▶ _Exercise_
Read the column on the Sunshine Tour below and say whether each statement agrees with it, answering yes or no and quoting the words of the column that decide it. (a) The Sunshine Tour comes to Twin River on Friday, July 12. (b) Bud Cockerel played bass on the 1978 Pablo Cruise album Worlds Away. (c) The writer booked John Hall of Orleans to headline the Providence Folk Festival last year.

Reading passage Start Marker

The Roots Report: Sunshine Tour Heads to Twin River

Okee dokee folks… “Soft Rock” came about late in the ’60s and perfectly mellowed in the ’70s. That era spawned many great bands and songs that are still heard today. Three groups that rocked us gently then will be casting their light sounds in Lincoln when the Sunshine Tour pulls into Twin River on Friday, July 12. Pablo Cruise, Orleans and Firefall, the pinnacle players of the soft rock genre, will be bringing their many, many hits and more to the casino’s Event Center stage.

I have been a fan of these three bands since the mid ’70s. So much of a fan that last year I booked John Hall (and Fly Amero) of Orleans to headline the Providence Folk Festival. I used to call these bands a guilty pleasure of mine but nowadays, I consider myself a proud fan. The instrumentation, catchy melodies and lush harmonies are what gave these bands and their songs over 40 years of staying power. Last week I spoke with founding members of each Sunshine Tour band about what they have been up to and what to expect from the show.   

Pablo Cruise released its first album in 1975, but it wasn’t until 1977’s A Place In The Sun that they gained widespread notoriety with songs such as “Whacha Gonna Do” and “A Place In The Sun.” The Bay Area band consisted of David Jenkins (guitars, vocals), Cory Lerios (keyboards, vocals), Bud Cockerel (bass, vocals) and Steve Price (drums, percussion). When asked about the band name their response was always, “’Pablo’ represents an honest, real, down-to-earth individual, and ‘Cruise’ depicts his fun-loving, easy-going attitude toward life. Original bass player Bud Cockerel had previously played with the band A Beautiful Day, known for their song “White Bird.” Bud left the band in ’77 to start a new project with his wife, Patti Santos, who also had been in A Beautiful Day. Bruce Day was brought in as the new bass player, and his first album with the band was 1978’s Worlds Away album, which spawned the hits “Love Will Find a Way,” “Don’t Want to Live Without It” and “I Go to Rio.” In 1985 the band took, what turned out to be, a 20-year hiatus.

Reading passage End Marker
Supplied entries Start Marker

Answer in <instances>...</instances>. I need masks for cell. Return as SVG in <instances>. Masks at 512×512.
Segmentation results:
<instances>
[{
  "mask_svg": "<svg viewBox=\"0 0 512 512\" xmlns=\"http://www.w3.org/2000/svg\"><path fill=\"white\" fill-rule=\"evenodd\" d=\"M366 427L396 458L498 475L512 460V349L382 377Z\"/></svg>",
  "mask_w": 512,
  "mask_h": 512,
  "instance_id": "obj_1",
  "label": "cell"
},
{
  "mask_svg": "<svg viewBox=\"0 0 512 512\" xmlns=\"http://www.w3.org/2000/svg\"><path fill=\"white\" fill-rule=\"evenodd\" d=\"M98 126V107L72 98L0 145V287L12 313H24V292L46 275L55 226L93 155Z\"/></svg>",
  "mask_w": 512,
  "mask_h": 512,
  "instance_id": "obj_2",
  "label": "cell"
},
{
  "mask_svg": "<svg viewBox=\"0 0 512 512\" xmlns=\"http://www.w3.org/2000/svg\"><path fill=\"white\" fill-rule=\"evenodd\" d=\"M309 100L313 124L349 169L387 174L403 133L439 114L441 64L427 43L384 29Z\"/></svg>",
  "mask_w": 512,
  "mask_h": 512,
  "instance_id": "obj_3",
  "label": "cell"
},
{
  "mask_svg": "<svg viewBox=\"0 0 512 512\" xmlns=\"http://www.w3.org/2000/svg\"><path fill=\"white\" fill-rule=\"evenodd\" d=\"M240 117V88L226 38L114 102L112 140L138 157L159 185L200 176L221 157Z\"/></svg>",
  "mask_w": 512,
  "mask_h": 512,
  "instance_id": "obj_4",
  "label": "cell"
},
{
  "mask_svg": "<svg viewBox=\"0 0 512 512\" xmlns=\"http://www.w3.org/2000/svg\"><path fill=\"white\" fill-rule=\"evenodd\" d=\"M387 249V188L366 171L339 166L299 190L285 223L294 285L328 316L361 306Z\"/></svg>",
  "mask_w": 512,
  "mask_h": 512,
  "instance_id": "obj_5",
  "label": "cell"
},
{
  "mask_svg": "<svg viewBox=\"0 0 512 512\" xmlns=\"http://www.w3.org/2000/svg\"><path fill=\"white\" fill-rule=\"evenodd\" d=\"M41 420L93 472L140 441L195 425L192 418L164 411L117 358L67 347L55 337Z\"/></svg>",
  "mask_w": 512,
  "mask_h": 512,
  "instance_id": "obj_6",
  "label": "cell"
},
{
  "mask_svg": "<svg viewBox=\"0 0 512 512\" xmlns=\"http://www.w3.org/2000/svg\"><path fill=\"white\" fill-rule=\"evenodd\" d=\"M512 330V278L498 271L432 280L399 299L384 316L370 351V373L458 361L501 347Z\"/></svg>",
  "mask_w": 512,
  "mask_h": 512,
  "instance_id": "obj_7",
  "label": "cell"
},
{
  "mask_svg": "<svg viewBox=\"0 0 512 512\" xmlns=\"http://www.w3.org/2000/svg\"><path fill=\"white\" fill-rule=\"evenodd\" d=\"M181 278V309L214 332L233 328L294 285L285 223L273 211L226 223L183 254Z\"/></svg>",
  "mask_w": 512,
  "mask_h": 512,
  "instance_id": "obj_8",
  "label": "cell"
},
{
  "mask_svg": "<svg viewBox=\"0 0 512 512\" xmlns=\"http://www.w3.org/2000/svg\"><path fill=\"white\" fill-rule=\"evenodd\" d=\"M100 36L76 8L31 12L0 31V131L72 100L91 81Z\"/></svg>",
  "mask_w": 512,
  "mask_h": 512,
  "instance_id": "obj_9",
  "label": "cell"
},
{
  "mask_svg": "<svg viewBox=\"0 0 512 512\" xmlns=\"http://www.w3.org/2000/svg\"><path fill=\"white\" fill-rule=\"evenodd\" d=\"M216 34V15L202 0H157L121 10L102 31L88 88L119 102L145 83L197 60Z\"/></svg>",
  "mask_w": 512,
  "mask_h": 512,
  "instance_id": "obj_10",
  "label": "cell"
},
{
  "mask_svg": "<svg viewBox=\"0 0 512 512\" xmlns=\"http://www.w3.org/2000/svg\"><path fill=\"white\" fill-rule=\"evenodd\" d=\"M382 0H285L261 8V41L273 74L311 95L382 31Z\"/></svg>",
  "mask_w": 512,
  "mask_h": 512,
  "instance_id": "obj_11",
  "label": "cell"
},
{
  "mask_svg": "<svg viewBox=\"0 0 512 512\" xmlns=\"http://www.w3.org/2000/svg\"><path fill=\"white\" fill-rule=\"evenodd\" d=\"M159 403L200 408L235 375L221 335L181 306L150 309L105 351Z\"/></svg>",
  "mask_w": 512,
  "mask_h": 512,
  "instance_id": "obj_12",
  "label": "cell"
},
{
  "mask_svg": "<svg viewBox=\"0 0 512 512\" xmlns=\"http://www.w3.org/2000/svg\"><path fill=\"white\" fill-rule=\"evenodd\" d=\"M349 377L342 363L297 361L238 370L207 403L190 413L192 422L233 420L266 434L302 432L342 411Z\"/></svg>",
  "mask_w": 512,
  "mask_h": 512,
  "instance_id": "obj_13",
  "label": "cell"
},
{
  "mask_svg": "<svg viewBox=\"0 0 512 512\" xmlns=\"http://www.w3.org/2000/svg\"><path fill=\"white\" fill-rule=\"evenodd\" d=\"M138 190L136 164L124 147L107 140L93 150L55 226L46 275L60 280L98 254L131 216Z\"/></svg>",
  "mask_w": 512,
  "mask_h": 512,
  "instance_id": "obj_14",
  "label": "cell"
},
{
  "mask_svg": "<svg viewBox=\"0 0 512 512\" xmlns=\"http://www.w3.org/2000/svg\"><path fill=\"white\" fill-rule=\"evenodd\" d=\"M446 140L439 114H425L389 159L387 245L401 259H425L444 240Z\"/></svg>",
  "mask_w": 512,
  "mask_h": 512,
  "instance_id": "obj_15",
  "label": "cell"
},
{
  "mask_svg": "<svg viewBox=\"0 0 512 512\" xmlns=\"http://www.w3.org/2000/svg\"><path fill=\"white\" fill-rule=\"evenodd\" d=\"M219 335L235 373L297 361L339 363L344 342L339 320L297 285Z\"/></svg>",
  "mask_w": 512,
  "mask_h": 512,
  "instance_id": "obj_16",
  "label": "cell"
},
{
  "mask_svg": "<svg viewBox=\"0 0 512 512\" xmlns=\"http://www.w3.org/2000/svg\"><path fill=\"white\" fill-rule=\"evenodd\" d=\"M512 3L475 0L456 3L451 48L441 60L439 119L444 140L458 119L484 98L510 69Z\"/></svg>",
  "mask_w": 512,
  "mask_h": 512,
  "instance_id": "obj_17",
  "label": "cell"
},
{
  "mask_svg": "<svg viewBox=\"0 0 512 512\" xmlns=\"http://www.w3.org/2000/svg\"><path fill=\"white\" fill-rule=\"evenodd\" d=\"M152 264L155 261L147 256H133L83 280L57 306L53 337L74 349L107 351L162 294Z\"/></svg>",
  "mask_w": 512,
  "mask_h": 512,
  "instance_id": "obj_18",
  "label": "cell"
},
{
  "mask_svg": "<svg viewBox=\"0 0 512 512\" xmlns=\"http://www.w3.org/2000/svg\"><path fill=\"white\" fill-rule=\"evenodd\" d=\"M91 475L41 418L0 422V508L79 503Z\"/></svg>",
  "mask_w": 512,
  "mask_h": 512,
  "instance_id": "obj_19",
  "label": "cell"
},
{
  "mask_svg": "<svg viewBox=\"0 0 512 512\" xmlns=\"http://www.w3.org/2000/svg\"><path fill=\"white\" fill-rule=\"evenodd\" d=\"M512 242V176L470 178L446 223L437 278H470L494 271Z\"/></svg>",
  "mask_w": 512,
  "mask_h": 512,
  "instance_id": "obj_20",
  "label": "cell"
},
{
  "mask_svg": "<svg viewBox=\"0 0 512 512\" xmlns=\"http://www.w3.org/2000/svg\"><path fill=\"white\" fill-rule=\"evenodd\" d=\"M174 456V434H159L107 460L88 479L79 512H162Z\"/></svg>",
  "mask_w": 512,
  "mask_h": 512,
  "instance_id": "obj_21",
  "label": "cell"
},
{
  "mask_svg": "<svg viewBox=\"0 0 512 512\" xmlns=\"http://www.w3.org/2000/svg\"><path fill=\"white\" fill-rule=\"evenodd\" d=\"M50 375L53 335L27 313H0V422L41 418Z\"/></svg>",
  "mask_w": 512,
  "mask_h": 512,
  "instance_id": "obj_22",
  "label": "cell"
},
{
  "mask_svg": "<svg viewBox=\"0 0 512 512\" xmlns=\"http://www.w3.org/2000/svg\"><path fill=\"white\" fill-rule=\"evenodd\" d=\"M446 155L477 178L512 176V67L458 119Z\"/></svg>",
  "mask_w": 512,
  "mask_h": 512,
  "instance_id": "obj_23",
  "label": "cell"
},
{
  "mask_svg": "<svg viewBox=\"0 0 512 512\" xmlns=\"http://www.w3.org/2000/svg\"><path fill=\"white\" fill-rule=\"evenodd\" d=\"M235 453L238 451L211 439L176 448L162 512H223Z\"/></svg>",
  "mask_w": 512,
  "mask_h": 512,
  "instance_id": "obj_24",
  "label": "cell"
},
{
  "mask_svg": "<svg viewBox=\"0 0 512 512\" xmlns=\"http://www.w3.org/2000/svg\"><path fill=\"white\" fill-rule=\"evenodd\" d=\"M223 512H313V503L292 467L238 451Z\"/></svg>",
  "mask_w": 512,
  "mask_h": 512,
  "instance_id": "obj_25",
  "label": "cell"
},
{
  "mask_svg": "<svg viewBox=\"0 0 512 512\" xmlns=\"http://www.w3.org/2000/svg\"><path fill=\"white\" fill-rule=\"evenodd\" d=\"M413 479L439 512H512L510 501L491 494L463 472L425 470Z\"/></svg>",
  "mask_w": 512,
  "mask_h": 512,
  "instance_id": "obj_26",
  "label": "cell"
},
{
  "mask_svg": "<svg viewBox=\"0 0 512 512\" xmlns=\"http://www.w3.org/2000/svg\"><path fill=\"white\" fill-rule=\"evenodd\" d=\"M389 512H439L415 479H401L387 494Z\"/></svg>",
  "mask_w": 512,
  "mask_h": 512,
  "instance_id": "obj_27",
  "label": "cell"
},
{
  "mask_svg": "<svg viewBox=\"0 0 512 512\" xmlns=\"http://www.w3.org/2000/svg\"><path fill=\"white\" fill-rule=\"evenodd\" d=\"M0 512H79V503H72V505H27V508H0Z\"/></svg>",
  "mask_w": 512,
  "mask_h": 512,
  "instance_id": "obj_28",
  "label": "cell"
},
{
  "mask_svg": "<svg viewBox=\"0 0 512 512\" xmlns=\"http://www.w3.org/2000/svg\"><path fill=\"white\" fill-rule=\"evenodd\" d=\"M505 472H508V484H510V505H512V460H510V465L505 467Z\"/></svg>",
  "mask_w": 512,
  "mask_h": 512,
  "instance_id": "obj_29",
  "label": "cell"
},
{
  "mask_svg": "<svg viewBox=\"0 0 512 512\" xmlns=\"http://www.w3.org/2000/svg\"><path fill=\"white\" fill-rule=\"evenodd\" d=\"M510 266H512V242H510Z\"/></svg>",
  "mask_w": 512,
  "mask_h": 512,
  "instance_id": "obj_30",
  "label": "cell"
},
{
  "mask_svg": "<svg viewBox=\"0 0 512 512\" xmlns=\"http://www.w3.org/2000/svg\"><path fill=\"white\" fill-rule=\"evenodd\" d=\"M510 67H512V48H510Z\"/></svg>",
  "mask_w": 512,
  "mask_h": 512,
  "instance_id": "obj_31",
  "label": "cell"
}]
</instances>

Supplied entries End Marker

▶ _Response to this exercise_
(a) Yes: "when the Sunshine Tour pulls into Twin River on Friday, July 12"
(b) No: "Bruce Day was brought in as the new bass player, and his first album with the band was 1978’s Worlds Away album"
(c) Yes: "last year I booked John Hall (and Fly Amero) of Orleans to headline the Providence Folk Festival"